Dreizehn gute Gründe, warum man denn verloren hat

Naaa, schon wieder nicht gewonnen heute? Oder gar verloren? Keine Sorge, das kommt vor – auch Carlsen, Kramnik und Capablanca mussten schließlich mal aufgeben.

Doch was erzählt man seinen Mitreisenden, dem Partner/ der Partnerin zu Hause, dem Bundestrainer oder den LeserInnen dieses Blogs zu den Gründen einer Niederlage? Das positive Selbstbild soll ja gewahrt bleiben, die Zeiten sind hart.

Daher:

Dreizehn gute Gründe, warum man doch verloren hat

1) Meine Gegnerin hat die Partie ihres Lebens gespielt – da war echt nichts zu machen.

Unbedingt plausibel. Wenn die anderen stärker sind, verliert man eben mal.

2) Ich wollte unbedingt gewinnen, und habe dann am Ende überrissen.

Fürwahr ein nobler Grund! Solche Niederlagen sind ansich verzeihlich. Und beim nächsten Mal zahlt sich das Weiterspielen vielleicht schon aus.

3) Ich habe für die Mannschaft alles versucht und das Remis verdaddelt.

Das hat der Mannschaft dann ja nicht so viel geholfen.


St. Paulis Schachteam – auch in der Niederlage stilvoll

4) Es gab keinen Kaffee mehr, wie sollte ich da noch denken?

Total nachvollziehbarer Grund!
(Im Übrigen ein gefürchtetes Szenario bei Auswärtsspielen, wo nur die Heimmannschaft darauf eingestellt ist, dass kein Kaffee im Spiellokal gereicht wird. Den Gästen bleiben nur trübe Stunden mit viel Mineralwasser.)


Her mit dem Kaffee …

5) Ich dachte, ich hätte schon 40 Züge voll – und dann fiel meine Klappe.

Wer sich auf 64 Feldern versucht, sollte auch 40 Züge richtig abzählen können…

6) Ich stand auf Gewinn, habe aber mitgeblitzt, als mein Gegner in Zeitnot war. Und dann irgendwie einen Läufer eingestellt.

Schade auch.

7) Ich habe gar nicht verloren, das war nur ein Fehler in der Live-Übertragung.

Na, dann ist ja alles gut. Hoffen wir mal, dass es in der Tabelle rechtzeitig vor der nächsten Auslosung korrigiert wird.

8) Es langweilt mich mittlerweile, immer nur zu gewinnen.

Verstehen wir gut.


Ständig an der Spitze – wo ist da noch der Reiz?

9) Schach ist mir eigentlich gar nicht so wichtig, und auf das Gewinnen kommt es mir nicht an.

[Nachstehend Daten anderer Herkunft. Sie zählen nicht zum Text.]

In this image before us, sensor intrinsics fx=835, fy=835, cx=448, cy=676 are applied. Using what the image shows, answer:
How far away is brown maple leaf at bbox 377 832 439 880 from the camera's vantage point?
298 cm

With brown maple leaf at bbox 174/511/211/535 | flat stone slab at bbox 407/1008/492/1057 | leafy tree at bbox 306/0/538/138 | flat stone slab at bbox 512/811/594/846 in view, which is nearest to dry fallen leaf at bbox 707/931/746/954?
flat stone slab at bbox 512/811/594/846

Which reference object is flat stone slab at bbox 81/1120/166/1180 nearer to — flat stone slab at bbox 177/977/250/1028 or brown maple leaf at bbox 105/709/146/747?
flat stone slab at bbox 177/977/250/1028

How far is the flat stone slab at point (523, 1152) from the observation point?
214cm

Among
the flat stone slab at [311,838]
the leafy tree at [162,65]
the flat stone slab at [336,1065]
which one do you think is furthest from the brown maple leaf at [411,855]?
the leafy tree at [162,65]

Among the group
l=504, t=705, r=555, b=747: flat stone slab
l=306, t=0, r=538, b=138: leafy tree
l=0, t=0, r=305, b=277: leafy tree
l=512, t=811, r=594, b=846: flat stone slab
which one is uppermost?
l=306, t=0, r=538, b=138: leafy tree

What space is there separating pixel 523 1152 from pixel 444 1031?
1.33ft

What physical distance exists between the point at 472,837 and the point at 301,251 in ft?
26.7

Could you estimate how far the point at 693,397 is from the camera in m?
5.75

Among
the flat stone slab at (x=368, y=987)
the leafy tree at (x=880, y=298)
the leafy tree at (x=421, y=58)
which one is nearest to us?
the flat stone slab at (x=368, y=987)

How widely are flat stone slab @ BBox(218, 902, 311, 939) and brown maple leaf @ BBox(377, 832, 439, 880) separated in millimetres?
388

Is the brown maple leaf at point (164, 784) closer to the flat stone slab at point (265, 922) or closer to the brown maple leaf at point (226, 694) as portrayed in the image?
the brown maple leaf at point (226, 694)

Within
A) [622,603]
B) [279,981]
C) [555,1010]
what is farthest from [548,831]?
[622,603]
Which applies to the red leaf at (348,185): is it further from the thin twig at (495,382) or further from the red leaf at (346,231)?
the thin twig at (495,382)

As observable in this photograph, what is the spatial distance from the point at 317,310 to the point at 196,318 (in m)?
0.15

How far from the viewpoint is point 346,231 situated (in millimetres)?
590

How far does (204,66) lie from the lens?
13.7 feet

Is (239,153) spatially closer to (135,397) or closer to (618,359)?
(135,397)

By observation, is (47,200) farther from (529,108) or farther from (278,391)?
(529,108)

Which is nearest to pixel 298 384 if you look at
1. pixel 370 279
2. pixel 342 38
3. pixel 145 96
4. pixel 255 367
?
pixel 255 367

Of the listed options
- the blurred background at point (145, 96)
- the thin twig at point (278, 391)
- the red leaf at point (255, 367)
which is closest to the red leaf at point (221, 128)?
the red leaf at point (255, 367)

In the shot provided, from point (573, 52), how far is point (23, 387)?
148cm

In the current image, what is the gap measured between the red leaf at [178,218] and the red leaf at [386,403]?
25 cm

Sehr gut. Bitte erinnere Dich daran, wenn wir das nächste Mal gegeneinander spielen. Ich brauche jeden Punkt.

10a) Morgens kann ich einfach noch nicht gut konzentrieren.
10b) Abends kann ich einfach nicht mehr gut konzentrieren.
10c) In Vereinsturnieren spiele ich ja meistens nicht so gut.
10d) Mannschaftskämpfe spiele ich meistens nicht so gut.

11) Mein Smartphone hat geklingelt.

Absolut menschlich. Wenn mich eine Sache nervös macht am Schachbrett, ist es die Sorge, ob mein Smartphone wirklich ausgeschaltet ist. Und ob noch genug Kaffee da ist. Und warum meine Gegner alle so stark spielen.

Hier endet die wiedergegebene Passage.